By David Michaels

Yesterday’s post from Les Boden on workers’ compensation fraud by employers brings up an important question: How much fraud is there in the comp system and who is responsible?

Insurers and employers have worked diligently to convince the public that the workers’ compensation rolls are filled with malingerers, intent on ripping off the system. The evidence is always anecdotal, like surreptitiously filmed clips of the supposedly disabled workers doing the mambo. If injured workers get the message that they will be labeled as “malingerers” if they receive apply workers comp payments, they are more likely to use their own resources to cover their medical and lost wage costs, subsidizing unsafe employers.

When I reviewed the literature on comp fraud (big file here), it became clear to me that employers are responsible for far more fraud than are workers, and that, for all the outrageous anecdotes, actual investigations into worker fraud find few cases of substance.

Here’s an example:

Wisconsin has a comprehensive statewide program that encourages anonymous reporting of workers’ compensation fraud. In 1994, there were 200,000 claims for work-related injuries. In the same year, following a statewide antifraud campaign, 95 allegations of fraud were made. These were investigated and five were deemed worthy of prosecution. Three of the five were refused by the district attorney; a conviction was obtained in one case, and prosecution is pending in the other at the time of publication. The total amount of alleged fraud in these two cases is $10,146.

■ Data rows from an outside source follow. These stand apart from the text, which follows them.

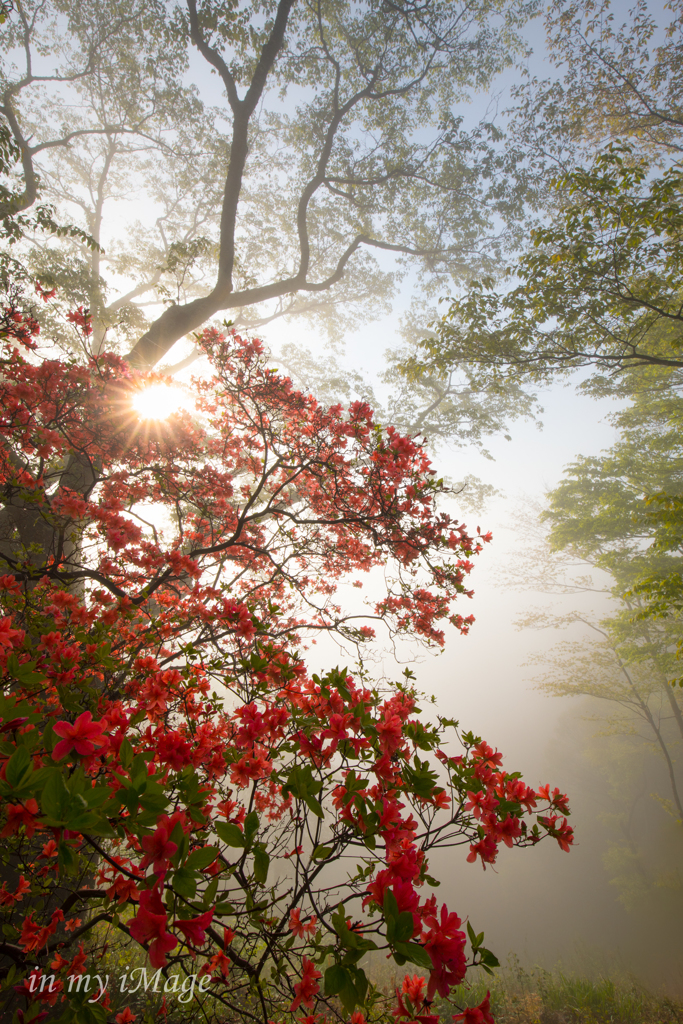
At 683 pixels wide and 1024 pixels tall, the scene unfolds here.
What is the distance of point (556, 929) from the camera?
1520cm

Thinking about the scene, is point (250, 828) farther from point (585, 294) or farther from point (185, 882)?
point (585, 294)

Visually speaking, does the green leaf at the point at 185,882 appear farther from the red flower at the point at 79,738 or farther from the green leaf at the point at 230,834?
the red flower at the point at 79,738

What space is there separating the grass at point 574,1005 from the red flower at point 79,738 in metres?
7.83

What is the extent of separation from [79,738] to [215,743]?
120 centimetres

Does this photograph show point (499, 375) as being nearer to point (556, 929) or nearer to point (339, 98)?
point (339, 98)

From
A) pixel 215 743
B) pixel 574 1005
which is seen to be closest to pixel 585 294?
pixel 215 743

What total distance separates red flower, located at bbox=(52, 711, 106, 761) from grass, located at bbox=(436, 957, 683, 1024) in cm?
783

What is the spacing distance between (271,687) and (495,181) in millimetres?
11262

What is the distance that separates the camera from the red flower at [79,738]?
0.97m

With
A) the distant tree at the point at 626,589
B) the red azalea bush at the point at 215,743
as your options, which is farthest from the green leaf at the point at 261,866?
the distant tree at the point at 626,589

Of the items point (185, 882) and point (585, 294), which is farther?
point (585, 294)

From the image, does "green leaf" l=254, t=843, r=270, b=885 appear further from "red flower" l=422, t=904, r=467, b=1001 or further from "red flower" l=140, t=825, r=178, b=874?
"red flower" l=422, t=904, r=467, b=1001

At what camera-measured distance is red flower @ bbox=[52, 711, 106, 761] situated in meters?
0.97

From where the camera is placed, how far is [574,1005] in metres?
6.27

In contrast, when investigators examine employer fraud, they often find it involves such large sums of money it is difficult to understand how this could have been missed for so long. The new study by the Fiscal Policy Institute estimates that NY State employers underpay workers’ compensation premiums by $500 million to $1 billion annually, forcing other employers to pay higher premiums.

The study asks: How can such a large workers’ compensation coverage shortfall exist? Here’s the answer:

While workers’ compensation in the U.S. was first introduced under President Theodore Roosevelt in 1908, there is no federal oversight or regulation of state workers’ compensation programs. In New York, the administration of workers’ compensation is fragmented with private insurance companies bearing some of the responsibility and the State Workers’ Compensation Board bearing some responsibility. Between the two, there is no overall strategic enforcement capability, much less systematic coordination with the Labor Department’s unemployment insurance system, which does operate under federal oversight.

One of the basic premises in workers compensation is that the experience rating system encourages injury prevention by charging higher premiums to employers where workers have more injuries. (We won’t talk about workers with occupational disease because, other than musculo-skeletal illnesses, they simply don’t get compensated. Here’s a good paper by Paul Leigh and John Robbins on that subject. If you are really interested, check out Costs of Occupational Injuries and Illnesses, the terrific book written by Leigh, Steven Markowitz, Marianne Fahs and Philip Landrigan.)

Employer fraud makes that preventive component, questionable to begin with, even less effective. And it feeds the push to shift the costs of comp to injured workers, their families and the tax payer.

David Michaels heads the Project on Scientific Knowledge and Public Policy (SKAPP) and is Professor and Associate Chairman in the Department of Environmental and Occupational Health, the George Washington University School of Public Health and Health Services.